Black and white wars, like WW1 or 2.

Just isn't possible? Black and white? WWI?

Recommended reading/viewing (made into a movie): The Guns of August.
"Product Description:
"More dramtatic than fiction...THE GUNS OF AUGUST is a magnificent narrative--beautifully organized, elegantly phrased, skillfully paced and sustained....The product of painstaking and sophisticated research."
CHICAGO TRIBUNE

Historian and Pulitzer Prize-winning author Barbara Tuchman has brought to life again the people and events that led up to World War I. With attention to fascinating detail, and an intense knowledge of her subject and its characters, Ms. Tuchman reveals, for the first time, just how the war started, why, and why it could have been stopped but wasn't. A classic historical survey of a time and a people we all need to know more about, THE GUNS OF AUGUST will not be forgotten."

---
The Guns of August is presented in a straight-forward documentary style, making no effort to embellish the accounts included or to make itself entertaining.
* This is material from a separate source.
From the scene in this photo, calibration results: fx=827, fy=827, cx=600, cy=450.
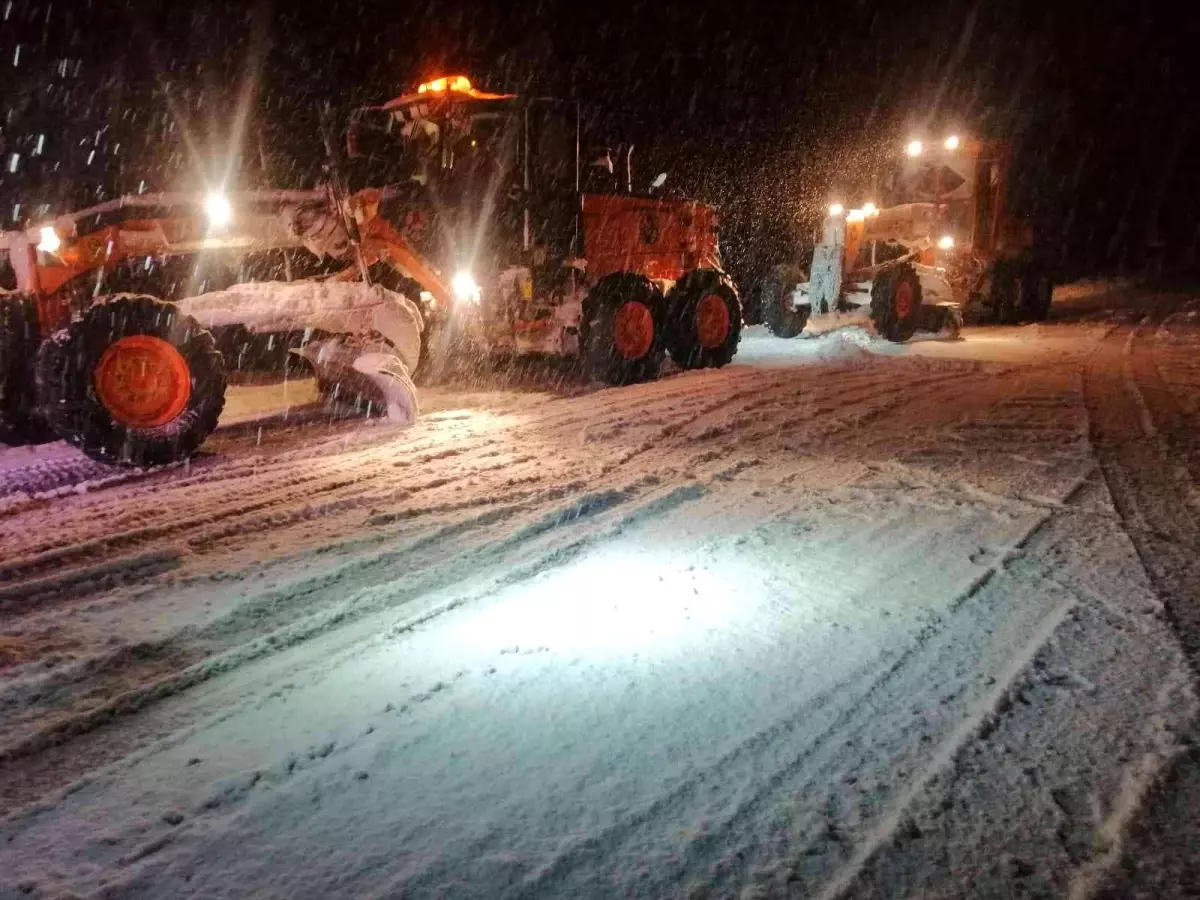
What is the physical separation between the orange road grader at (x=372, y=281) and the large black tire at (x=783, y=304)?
2847 mm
It is a thoughtful, often morose recounting of the tragic events that consumed an entire generation of Europe's fighting men and untold numbers of innocent civilians unable to avoid its terrible path. It leaves the viewer unable to believe that such horrors could be loosed on the world again, yet knowing that they were a scant two decades later.

For any student of military or political science, this is a film not to be missed. The awful depiction of the results of failed diplomacy is a lesson not to be dismissed, lest it must be relearned yet again.